# Testo fornito
------------------------

Aggiornamento software HomePod: come verificare che il proprio smart speaker sia aggiornato
La versione 26.5 del software HomePod è stata appena rilasciata, e questo è il momento giusto per controllare lo stato del proprio altoparlante intelligente. Perché sì, anche lo smart speaker di Apple ha bisogno di attenzione ogni tanto, esattamente come un iPhone o un iPad. Eppure, è uno di quei dispositivi che molti dimenticano di aggiornare, lasciandolo lì nell’angolo a fare il suo lavoro senza mai verificare se stia girando con il firmware più recente.
Il punto è semplice: ogni aggiornamento software HomePod porta con sé correzioni di bug, miglioramenti di stabilità e, in alcuni casi, nuove funzionalità legate a Siri e alla gestione della domotica con HomeKit. Ignorare questi update significa rinunciare a performance migliori e, soprattutto, a patch di sicurezza che Apple rilascia con una certa regolarità.

------------------------

# Record forniti
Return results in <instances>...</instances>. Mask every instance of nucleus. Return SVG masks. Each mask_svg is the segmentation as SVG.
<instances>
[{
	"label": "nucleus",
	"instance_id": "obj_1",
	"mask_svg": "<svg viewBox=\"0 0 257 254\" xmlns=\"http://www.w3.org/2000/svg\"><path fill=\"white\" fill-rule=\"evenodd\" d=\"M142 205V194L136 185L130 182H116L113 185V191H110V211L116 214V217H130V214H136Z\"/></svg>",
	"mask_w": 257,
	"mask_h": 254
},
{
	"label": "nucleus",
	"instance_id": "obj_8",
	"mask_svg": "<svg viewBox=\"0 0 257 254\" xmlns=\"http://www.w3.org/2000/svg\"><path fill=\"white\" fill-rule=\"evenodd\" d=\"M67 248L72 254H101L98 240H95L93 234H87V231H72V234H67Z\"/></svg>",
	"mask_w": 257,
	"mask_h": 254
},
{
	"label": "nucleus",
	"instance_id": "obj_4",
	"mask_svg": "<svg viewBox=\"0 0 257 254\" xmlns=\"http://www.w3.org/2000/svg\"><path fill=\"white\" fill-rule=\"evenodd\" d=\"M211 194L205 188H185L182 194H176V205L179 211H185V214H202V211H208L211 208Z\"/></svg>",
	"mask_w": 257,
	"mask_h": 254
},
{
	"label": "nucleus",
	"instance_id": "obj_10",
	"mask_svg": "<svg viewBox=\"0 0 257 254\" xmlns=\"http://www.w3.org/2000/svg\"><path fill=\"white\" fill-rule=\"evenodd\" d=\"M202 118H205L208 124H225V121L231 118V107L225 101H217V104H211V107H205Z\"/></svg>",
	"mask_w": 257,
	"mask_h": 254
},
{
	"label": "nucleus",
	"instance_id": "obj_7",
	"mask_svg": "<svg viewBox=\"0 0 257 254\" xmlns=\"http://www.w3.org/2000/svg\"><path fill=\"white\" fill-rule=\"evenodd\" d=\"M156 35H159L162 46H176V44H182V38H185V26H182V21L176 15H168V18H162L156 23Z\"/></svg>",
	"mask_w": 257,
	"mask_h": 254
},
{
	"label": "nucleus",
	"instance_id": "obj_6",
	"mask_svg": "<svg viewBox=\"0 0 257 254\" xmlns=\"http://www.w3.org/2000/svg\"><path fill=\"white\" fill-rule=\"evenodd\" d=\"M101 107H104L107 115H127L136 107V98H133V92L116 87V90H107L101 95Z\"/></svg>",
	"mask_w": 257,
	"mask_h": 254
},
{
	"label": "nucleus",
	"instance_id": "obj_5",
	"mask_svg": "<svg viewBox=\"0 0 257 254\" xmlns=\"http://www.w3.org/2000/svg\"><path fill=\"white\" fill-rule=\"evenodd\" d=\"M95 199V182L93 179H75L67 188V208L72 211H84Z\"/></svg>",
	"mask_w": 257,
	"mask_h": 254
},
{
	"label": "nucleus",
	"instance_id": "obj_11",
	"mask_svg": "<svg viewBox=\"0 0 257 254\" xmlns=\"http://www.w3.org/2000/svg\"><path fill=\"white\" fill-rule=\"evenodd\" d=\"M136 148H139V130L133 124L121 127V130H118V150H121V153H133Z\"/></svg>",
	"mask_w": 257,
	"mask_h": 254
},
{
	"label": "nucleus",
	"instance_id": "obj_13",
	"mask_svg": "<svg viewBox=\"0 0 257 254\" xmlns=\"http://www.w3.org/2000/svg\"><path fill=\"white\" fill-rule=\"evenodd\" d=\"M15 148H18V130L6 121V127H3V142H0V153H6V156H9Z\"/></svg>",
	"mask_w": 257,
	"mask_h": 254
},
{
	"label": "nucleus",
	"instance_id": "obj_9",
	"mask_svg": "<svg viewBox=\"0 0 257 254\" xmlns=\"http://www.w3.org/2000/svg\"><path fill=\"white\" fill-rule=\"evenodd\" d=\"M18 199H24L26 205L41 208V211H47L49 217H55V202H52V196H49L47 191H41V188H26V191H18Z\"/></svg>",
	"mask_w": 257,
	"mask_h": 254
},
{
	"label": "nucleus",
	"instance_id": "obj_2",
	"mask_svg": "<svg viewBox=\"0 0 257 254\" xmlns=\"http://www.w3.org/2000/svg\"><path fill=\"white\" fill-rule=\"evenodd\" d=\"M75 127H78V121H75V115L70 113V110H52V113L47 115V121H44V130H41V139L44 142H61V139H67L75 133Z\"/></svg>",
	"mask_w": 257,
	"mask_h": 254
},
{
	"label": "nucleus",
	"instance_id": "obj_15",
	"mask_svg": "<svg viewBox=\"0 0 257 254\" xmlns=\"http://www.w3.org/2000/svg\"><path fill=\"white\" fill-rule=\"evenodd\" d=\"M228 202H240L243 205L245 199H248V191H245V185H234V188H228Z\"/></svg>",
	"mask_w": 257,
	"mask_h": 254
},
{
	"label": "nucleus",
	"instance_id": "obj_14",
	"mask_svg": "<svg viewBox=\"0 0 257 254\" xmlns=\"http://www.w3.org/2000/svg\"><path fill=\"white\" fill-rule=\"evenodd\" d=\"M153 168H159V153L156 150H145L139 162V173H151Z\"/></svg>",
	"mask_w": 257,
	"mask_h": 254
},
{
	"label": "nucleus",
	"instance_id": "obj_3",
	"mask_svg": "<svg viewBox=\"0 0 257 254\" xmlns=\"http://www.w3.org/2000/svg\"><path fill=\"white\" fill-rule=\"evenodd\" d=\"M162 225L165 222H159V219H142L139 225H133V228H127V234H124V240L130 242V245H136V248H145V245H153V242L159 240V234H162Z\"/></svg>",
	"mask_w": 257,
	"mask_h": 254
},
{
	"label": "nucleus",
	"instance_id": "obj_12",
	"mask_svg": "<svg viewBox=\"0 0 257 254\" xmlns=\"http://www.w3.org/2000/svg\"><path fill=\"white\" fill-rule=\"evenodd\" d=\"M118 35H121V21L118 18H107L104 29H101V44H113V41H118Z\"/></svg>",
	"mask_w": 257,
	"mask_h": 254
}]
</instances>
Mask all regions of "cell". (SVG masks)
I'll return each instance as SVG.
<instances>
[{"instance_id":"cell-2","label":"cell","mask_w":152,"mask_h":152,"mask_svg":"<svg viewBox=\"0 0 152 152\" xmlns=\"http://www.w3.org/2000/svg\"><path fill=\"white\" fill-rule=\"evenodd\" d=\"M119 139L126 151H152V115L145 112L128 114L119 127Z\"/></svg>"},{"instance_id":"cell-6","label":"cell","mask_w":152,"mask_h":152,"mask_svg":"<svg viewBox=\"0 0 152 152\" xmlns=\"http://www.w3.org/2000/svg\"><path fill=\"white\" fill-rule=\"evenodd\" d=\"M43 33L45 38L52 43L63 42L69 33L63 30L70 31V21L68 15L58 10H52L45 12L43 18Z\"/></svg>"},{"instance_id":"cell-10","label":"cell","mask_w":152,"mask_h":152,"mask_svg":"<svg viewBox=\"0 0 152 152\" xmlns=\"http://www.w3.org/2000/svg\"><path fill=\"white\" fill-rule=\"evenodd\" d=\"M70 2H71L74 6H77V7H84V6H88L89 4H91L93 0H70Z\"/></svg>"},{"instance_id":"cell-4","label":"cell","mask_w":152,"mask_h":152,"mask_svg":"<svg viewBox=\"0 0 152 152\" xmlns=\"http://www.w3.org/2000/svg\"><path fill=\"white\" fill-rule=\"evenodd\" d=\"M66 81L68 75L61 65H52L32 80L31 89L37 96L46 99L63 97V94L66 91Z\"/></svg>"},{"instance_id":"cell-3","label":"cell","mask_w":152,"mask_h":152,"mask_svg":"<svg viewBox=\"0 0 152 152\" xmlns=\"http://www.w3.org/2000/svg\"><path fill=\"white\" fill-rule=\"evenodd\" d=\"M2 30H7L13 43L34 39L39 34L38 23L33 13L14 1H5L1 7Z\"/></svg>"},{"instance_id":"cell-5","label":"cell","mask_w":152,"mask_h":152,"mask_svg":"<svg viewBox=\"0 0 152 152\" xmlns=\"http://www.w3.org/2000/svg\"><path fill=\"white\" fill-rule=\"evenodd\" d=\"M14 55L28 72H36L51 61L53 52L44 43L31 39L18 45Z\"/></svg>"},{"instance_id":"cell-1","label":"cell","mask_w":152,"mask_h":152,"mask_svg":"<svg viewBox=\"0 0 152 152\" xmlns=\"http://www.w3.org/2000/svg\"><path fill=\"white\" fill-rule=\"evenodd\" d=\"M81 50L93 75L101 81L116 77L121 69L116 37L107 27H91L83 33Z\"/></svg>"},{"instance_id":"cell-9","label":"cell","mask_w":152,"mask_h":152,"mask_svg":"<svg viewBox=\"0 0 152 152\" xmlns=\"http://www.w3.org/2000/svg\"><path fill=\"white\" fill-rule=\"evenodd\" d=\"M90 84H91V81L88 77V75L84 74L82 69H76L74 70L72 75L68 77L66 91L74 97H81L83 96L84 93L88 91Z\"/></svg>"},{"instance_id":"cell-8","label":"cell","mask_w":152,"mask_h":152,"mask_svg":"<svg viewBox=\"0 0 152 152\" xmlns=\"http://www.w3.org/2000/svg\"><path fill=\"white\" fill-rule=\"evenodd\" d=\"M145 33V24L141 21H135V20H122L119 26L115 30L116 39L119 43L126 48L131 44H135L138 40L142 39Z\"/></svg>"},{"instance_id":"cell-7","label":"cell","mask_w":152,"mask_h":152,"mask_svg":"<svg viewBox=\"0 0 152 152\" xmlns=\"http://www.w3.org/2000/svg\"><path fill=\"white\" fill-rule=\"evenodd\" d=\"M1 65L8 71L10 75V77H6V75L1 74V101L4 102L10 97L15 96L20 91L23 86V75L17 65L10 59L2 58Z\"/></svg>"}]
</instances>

------------------------

# Cosa si chiede
[1] Stabilisci se le affermazioni seguenti concordano con il testo sull'aggiornamento del software HomePod, rispondendo sì o no e riportando tra virgolette le parole del testo che lo dimostrano.
(a) La versione 26.5 del software HomePod è uscita da poco.
(b) Lo smart speaker di Apple, a differenza di un iPhone, non richiede aggiornamenti.
(c) Apple rilascia con una certa regolarità patch di sicurezza.
[2] Riassumi in due frasi il testo sull'aggiornamento del software HomePod.

# Soluzioni per consegna
[1]
(a) Sì: "La versione 26.5 del software HomePod è stata appena rilasciata".
(b) No: "anche lo smart speaker di Apple ha bisogno di attenzione ogni tanto, esattamente come un iPhone o un iPad".
(c) Sì: "patch di sicurezza che Apple rilascia con una certa regolarità".

[2] È stata rilasciata la versione 26.5 del software HomePod, uno smart speaker che, come un iPhone o un iPad, va aggiornato, ma che molti dimenticano di aggiornare. Ogni aggiornamento porta correzioni di bug, miglioramenti di stabilità e talvolta nuove funzionalità legate a Siri e a HomeKit, e ignorarlo significa rinunciare a prestazioni migliori e a patch di sicurezza.